The approach is simple. Here’s the complete Tonglen habit recipe:
Cue: feelings of fear, overwhelm, anger elicited by hearing the news. Or perhaps the feelings that you want to close yourself off from the pain of it all and never listen to the news again.
Your New Reaction: Time To Do Tonglen!
Simply bring your breath and attention to the felt experience of your discomfort. Notice how it feels in your body. Breathe into the emotion and feel it in your heart.
Realize that this emotion is a universal experience felt not only by you, but also billions of other people throughout time.
Exhale out a sense of warmth and compassion for yourself for feeling this emotion and to all the other people in the world who share that common pain (common humanity!)
To close our this article, I’m going to let the queen of Tonglen herself, Pema Chodron, explain the practice.
If you aren’t familiar with Pema (yes, I pretend we are on a first name basis), she is a radical Buddhist nun who speaks to human suffering better than anyone. I trust her deeply as she avoids the common pitfalls of the spiritual teacher, such as favoring the positive end of the emotional spectrum and using airy fairy language that feels deeply disconnected from the real world. Instead, she dives head first into the heart of human suffering and uses practical meditation techniques to break open her own loving heart and presence.
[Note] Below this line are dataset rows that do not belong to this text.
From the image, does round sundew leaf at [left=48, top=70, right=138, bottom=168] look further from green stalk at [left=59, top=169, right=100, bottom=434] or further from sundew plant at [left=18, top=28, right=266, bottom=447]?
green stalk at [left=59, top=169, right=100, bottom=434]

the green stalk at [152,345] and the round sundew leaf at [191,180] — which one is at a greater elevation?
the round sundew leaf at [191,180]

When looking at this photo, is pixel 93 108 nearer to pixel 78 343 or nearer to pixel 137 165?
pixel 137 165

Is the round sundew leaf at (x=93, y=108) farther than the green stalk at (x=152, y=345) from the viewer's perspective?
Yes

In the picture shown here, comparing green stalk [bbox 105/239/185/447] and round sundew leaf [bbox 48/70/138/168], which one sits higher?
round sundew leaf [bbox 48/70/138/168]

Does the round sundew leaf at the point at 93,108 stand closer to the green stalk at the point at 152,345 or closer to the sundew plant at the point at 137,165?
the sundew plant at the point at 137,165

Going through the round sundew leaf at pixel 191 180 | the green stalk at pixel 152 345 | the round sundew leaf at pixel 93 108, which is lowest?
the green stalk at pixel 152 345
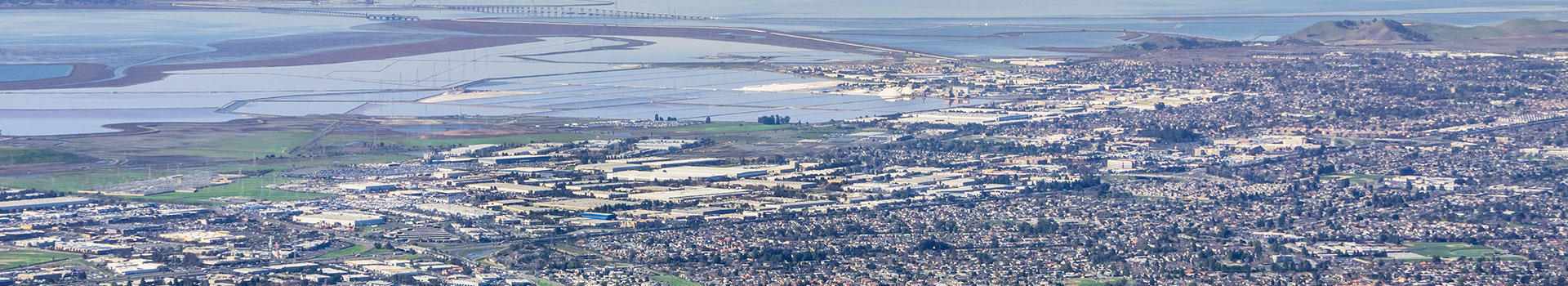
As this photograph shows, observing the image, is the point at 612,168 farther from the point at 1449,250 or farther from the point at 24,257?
the point at 1449,250

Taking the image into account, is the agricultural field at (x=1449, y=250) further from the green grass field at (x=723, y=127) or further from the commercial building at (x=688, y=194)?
the green grass field at (x=723, y=127)

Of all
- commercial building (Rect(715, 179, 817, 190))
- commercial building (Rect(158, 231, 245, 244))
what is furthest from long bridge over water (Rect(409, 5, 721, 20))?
commercial building (Rect(158, 231, 245, 244))

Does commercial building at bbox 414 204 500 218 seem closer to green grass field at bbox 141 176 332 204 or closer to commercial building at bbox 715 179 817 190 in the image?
green grass field at bbox 141 176 332 204

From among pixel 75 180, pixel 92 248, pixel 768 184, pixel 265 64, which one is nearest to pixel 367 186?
pixel 75 180

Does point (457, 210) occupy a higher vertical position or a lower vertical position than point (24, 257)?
lower

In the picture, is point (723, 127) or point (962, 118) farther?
point (962, 118)

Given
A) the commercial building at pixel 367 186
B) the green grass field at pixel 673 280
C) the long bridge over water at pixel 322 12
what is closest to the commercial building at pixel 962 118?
the commercial building at pixel 367 186
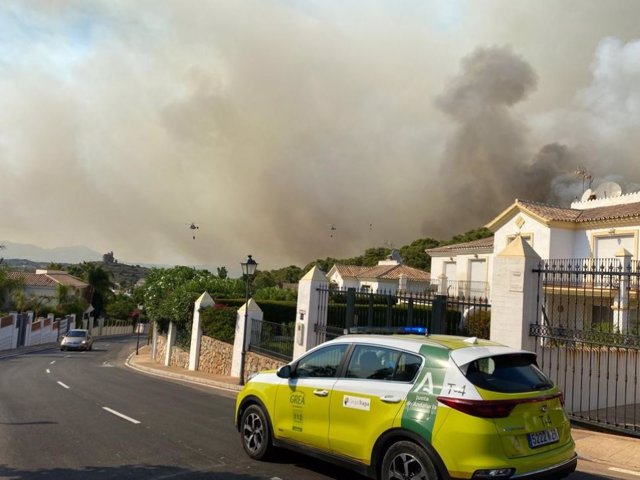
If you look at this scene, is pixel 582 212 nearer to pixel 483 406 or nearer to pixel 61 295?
pixel 483 406

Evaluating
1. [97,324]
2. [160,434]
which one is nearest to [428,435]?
[160,434]

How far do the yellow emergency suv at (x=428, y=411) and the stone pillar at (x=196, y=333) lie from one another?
666 inches

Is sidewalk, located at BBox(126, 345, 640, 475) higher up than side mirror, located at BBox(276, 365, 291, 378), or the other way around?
Result: side mirror, located at BBox(276, 365, 291, 378)

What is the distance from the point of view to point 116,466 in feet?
19.7

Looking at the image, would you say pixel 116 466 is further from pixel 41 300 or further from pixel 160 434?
pixel 41 300

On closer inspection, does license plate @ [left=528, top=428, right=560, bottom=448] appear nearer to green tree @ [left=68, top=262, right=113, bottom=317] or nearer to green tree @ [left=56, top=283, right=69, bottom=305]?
green tree @ [left=56, top=283, right=69, bottom=305]

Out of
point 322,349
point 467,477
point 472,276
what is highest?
point 472,276

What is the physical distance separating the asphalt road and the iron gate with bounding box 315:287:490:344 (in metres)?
2.92

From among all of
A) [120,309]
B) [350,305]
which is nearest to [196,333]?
[350,305]

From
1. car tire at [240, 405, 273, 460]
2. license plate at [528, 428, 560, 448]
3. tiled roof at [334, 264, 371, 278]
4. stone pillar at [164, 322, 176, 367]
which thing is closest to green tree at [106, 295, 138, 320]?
tiled roof at [334, 264, 371, 278]

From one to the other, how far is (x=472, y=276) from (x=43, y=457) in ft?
112

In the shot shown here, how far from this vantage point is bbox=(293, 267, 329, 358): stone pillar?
43.9ft

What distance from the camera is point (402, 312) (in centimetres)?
1180

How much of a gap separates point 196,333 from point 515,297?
15.9 m
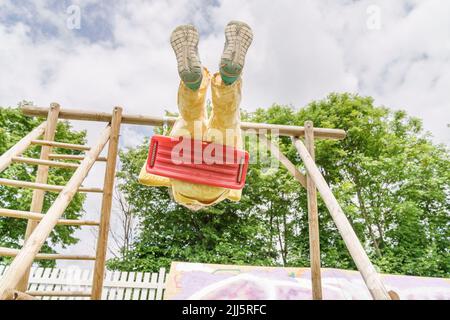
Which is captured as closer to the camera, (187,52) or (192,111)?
(187,52)

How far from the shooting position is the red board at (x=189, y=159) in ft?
7.30

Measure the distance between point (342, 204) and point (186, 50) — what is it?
7269 millimetres

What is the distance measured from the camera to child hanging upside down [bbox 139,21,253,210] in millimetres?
1679

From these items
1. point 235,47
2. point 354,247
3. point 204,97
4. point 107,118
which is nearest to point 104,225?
point 107,118

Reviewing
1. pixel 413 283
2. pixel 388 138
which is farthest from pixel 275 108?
pixel 413 283

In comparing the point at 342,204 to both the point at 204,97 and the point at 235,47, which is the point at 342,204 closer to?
the point at 204,97

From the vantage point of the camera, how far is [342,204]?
26.3ft

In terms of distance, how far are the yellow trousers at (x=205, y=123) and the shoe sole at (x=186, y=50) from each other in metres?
0.21

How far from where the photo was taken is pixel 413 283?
5.70 metres

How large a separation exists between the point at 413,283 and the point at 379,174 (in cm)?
365

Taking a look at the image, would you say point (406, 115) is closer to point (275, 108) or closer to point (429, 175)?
point (429, 175)

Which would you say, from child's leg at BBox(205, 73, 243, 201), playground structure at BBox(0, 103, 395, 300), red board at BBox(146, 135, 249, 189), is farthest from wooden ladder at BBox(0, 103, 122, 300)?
child's leg at BBox(205, 73, 243, 201)
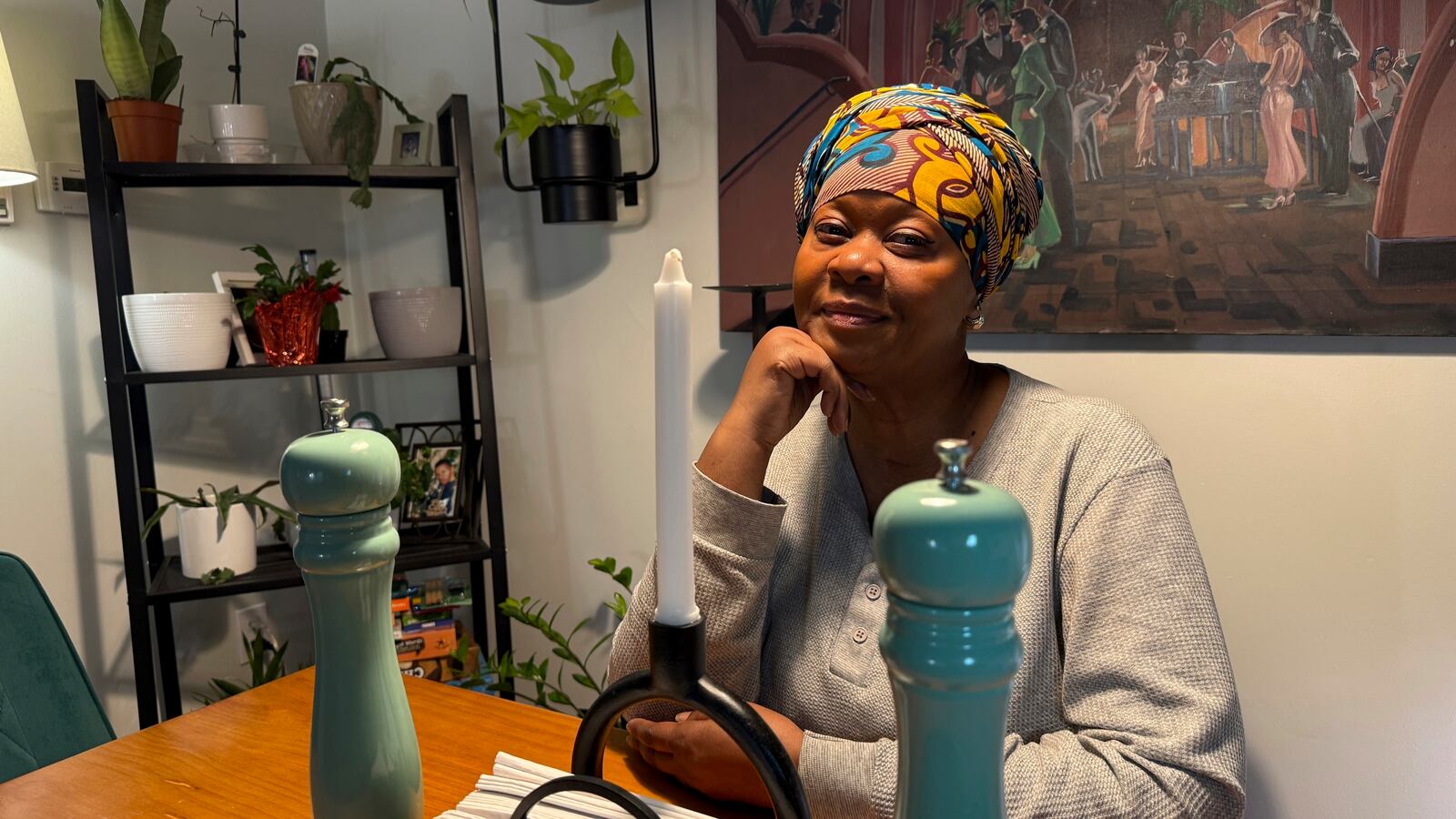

Here are some of her words:
Tonglen can be done for those who are ill, those who are dying or have died, those who are in pain of any kind. It can be done as a formal meditation practice or right on the spot at any time. We are out walking and we see someone in pain-right on the spot we can begin to breathe in that person’s pain and send out relief. Or we are just as likely to see someone in pain and look away. The pain brings up our fear or anger; it brings up our resistance and confusion. So on the spot we can do Tonglen for all the people just like ourselves, all those who wish to be compassionate but instead are afraid-who wish to be brave but instead are cowardly. Rather than beating ourselves up, we can use our personal stuckness as a stepping stone to understanding what people are up against all over the world. Breathe in for all of us and breathe out for all of us. Use what seems like poison as medicine. We can use our personal suffering as the path to compassion for all beings. When you do tonglen on the spot, simply breathe in and breathe out, taking in pain and sending out spaciousness and relief.
For her full instructions on the practice click here.
Do you have any techniques you use to destress after interacting with the news?
*If you are going through a rough patch and know that your mental well-being will be negatively impacted by the stress of the news, I’m in full support of folks making the choice that feels best for you. Even if that means going cold turkey on the news for a while.